Chronic and Persistent Forms
Less aggressive virus strains can cause a drawn-out illness where pigs linger for weeks or months with vague symptoms, poor growth, and recurring secondary infections. The persistent form is especially insidious: piglets infected in the womb may appear healthy at birth but carry and shed the virus continuously, acting as hidden reservoirs within a herd.
How It Differs From African Swine Fever
The two diseases look strikingly similar in sick pigs, and African swine fever was originally mistaken for the same disease before being identified as a separate entity in Kenya in the early 1900s. Despite the overlapping symptoms (fever, hemorrhaging, high mortality), the viruses behind them are completely unrelated. Classical swine fever is caused by a small RNA virus, while African swine fever is caused by a large, complex DNA virus. The practical difference that matters most is vaccination: effective vaccines exist for hog cholera, but no commercially available vaccine is widely approved for African swine fever. Pigs that recover from classical swine fever develop strong, lasting immunity. Pigs that survive African swine fever often gain protection only against the exact strain they were infected with, not against other strains.
Prevention and Vaccination
In countries where hog cholera is still present, the primary control strategy is vaccination with a modified live vaccine. The most widely used version, known as the C-strain, has been effective for decades. It produces strong immunity, but it has one significant drawback: standard blood tests cannot distinguish a vaccinated pig from one that was actually infected and recovered. This matters enormously for international trade, since importing countries want proof that pigs are disease-free, not just vaccinated.
To solve this problem, newer “marker” or DIVA vaccines (short for “differentiating infected from vaccinated animals”) have been developed. These include subunit vaccines based on a single protein from the virus’s outer coat, and chimeric vaccines built by combining genetic material from the hog cholera virus with a related cattle virus. These allow laboratories to tell vaccinated animals apart from infected ones through blood testing, which is critical for trade and eradication programs.
Countries that have successfully eliminated the disease, including the United States, Canada, Australia, and most of Western Europe, generally prohibit routine vaccination. Instead, they rely on strict import controls, surveillance, rapid detection, and culling of infected herds to keep the virus out. Bans on feeding swill to pigs have also been a key preventive measure in many regions. In parts of Asia, South America, and Eastern Europe where the disease remains endemic, vaccination programs continue to be the frontline defense.

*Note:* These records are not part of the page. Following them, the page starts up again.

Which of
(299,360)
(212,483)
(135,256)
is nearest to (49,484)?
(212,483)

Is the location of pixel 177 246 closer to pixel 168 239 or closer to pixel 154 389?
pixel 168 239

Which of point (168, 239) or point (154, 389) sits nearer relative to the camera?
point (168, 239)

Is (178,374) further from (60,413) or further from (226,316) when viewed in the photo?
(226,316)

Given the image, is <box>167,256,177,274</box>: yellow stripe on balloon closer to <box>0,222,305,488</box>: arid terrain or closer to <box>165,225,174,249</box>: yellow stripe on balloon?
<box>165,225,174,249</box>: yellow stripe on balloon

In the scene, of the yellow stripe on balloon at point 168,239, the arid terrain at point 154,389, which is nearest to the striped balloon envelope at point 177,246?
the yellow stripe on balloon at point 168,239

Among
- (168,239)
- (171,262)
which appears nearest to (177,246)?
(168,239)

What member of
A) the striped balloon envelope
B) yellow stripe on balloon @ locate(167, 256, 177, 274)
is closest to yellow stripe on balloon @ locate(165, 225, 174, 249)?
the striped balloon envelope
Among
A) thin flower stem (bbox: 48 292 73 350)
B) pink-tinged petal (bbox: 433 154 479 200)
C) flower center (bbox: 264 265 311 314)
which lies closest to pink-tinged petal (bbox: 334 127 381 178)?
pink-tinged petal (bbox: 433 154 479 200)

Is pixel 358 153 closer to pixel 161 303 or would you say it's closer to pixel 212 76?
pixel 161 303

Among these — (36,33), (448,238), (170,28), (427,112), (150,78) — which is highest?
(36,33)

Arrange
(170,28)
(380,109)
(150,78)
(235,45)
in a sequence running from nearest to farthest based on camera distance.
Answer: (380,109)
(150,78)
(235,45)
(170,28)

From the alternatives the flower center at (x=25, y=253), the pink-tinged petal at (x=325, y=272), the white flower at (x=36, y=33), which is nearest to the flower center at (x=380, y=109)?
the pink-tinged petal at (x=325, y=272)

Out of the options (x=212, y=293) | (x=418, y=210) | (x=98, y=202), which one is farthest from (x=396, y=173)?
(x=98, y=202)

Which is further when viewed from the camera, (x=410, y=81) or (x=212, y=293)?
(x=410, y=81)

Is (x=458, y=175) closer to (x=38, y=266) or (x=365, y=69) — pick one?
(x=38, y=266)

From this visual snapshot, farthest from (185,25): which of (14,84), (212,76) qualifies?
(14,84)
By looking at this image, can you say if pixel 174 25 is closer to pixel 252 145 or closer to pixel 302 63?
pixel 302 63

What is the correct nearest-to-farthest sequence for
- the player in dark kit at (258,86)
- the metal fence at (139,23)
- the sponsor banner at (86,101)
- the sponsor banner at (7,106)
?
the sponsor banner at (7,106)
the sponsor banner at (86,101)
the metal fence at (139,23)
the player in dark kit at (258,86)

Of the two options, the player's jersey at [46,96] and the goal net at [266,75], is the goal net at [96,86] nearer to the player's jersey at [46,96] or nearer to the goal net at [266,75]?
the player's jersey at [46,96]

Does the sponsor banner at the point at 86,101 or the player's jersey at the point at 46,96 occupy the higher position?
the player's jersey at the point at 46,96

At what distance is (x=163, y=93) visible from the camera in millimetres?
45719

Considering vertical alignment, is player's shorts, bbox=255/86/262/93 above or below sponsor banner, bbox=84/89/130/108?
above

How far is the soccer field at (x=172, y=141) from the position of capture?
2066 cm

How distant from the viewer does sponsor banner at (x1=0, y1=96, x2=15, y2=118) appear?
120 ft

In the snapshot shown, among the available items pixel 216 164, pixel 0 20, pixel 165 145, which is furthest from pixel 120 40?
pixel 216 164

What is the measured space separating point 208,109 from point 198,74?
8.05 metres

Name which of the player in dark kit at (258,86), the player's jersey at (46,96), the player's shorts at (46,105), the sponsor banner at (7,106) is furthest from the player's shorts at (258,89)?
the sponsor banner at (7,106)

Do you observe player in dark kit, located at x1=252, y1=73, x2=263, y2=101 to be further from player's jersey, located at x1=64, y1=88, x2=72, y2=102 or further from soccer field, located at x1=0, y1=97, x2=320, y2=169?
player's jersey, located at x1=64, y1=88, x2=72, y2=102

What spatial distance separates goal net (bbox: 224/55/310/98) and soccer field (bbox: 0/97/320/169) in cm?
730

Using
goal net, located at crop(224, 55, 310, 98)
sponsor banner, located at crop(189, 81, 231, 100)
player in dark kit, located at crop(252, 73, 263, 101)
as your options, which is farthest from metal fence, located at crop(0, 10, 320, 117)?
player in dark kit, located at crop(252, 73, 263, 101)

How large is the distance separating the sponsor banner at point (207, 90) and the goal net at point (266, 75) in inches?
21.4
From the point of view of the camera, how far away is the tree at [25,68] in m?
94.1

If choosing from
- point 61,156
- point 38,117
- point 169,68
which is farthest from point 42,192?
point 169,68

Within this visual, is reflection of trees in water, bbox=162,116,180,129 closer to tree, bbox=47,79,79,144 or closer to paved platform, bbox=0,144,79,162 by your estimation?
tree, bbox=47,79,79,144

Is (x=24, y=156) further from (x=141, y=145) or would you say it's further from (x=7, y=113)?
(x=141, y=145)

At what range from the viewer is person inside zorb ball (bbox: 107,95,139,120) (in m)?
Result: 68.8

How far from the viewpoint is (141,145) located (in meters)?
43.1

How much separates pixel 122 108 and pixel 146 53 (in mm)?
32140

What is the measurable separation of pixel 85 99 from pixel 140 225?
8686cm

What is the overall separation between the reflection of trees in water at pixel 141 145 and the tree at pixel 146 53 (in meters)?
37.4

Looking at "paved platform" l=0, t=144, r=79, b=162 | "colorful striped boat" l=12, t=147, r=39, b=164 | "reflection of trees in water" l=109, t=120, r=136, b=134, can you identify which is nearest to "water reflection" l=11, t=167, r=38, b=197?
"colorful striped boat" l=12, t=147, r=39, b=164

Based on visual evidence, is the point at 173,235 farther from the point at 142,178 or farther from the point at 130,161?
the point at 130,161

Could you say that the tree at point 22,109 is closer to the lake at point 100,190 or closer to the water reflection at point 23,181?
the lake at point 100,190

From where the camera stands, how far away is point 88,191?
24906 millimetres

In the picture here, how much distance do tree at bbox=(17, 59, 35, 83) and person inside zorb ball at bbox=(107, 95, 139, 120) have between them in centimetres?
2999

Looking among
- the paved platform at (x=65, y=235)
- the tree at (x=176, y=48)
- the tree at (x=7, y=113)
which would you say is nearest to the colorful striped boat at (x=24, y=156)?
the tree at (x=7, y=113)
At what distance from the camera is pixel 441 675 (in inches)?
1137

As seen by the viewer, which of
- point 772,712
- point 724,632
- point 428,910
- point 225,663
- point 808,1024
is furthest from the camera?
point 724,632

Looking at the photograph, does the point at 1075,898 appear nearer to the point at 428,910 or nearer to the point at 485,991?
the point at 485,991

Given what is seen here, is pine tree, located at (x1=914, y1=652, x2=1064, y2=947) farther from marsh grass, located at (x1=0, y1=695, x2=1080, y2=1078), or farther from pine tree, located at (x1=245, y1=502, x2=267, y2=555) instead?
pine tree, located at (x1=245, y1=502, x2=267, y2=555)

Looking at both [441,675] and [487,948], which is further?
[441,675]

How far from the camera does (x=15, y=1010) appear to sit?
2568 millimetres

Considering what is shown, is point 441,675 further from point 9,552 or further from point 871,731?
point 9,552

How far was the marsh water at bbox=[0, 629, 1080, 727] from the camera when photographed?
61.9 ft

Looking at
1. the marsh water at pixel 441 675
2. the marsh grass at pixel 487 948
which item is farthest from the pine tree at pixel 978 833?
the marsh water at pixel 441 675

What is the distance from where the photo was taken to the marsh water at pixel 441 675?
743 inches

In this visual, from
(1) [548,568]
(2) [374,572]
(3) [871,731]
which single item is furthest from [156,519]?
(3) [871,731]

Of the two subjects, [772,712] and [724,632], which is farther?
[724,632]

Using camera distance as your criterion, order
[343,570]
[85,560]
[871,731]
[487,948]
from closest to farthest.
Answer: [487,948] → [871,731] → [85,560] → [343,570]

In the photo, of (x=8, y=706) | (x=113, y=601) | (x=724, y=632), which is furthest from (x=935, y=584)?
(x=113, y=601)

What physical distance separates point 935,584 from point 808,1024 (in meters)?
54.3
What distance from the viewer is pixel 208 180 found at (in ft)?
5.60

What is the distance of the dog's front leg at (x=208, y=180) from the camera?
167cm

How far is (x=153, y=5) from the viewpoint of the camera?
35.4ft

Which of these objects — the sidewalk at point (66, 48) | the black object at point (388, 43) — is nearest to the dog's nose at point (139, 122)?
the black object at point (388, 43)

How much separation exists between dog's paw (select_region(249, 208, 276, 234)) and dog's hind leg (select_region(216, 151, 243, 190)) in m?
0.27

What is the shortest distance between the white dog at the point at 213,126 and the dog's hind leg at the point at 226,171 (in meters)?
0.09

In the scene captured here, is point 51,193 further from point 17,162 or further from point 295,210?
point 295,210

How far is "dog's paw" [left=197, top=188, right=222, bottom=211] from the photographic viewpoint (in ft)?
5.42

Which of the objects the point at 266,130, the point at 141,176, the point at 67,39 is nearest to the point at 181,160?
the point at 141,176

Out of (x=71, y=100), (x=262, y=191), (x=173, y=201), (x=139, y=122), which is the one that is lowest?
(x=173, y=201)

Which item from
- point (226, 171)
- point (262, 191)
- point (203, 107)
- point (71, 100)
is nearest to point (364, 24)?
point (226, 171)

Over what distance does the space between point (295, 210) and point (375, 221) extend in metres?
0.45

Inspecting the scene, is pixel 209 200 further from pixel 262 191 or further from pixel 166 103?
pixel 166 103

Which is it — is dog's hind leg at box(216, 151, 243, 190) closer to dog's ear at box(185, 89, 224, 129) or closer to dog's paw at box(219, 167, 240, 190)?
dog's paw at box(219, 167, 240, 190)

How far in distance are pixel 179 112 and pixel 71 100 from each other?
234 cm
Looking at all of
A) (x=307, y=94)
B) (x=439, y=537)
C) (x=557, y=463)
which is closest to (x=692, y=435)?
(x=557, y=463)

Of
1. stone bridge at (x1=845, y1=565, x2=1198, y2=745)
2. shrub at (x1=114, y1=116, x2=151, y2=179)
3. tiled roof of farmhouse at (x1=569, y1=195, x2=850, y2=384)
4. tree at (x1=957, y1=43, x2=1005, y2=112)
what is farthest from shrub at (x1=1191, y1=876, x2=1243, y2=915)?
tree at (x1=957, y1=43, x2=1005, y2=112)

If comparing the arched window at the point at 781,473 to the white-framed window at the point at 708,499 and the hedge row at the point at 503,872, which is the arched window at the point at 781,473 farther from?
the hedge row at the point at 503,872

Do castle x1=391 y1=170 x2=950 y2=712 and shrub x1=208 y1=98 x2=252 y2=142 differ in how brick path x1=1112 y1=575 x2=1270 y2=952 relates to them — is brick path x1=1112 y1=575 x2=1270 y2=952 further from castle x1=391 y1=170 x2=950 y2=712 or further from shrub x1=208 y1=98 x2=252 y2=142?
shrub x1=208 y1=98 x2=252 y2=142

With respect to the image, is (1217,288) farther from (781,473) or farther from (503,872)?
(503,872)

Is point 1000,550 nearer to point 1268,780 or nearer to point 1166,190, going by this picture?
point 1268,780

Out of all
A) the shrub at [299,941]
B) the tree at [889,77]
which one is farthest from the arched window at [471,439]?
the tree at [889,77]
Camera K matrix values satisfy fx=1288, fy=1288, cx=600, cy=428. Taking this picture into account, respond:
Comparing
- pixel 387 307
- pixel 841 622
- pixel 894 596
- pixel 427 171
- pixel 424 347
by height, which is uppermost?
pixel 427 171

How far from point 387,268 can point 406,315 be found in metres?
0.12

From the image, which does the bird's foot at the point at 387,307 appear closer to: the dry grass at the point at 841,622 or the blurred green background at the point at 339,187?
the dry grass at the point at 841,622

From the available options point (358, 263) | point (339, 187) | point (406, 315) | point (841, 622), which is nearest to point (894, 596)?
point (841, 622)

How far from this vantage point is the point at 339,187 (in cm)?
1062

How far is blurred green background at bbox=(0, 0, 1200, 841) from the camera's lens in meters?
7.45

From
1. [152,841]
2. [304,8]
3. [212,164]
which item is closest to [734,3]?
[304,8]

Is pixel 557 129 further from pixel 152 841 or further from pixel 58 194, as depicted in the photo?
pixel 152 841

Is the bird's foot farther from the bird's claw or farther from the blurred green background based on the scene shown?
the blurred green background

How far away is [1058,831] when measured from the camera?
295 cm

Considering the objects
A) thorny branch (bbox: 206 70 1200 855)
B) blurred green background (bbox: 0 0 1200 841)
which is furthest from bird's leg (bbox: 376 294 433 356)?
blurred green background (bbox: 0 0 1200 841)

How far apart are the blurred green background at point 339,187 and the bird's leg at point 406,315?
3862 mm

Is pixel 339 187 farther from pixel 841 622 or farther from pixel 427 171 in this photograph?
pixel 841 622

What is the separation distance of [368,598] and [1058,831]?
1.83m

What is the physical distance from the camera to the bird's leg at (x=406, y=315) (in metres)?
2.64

Why It Matters Economically
Hog cholera is classified as a notifiable disease by the World Organisation for Animal Health, meaning any confirmed case must be reported internationally. A single outbreak in a previously free country can trigger immediate trade bans on pork exports, costing the industry hundreds of millions of dollars. Beyond trade, the direct losses from pig deaths, culling of exposed herds, and movement restrictions on farms in quarantine zones add up rapidly. This economic threat is why biosecurity on pig farms, including controlling who and what enters the property, proper disposal of food waste, and quarantine procedures for new animals, remains so important even in countries that haven’t seen a case in years.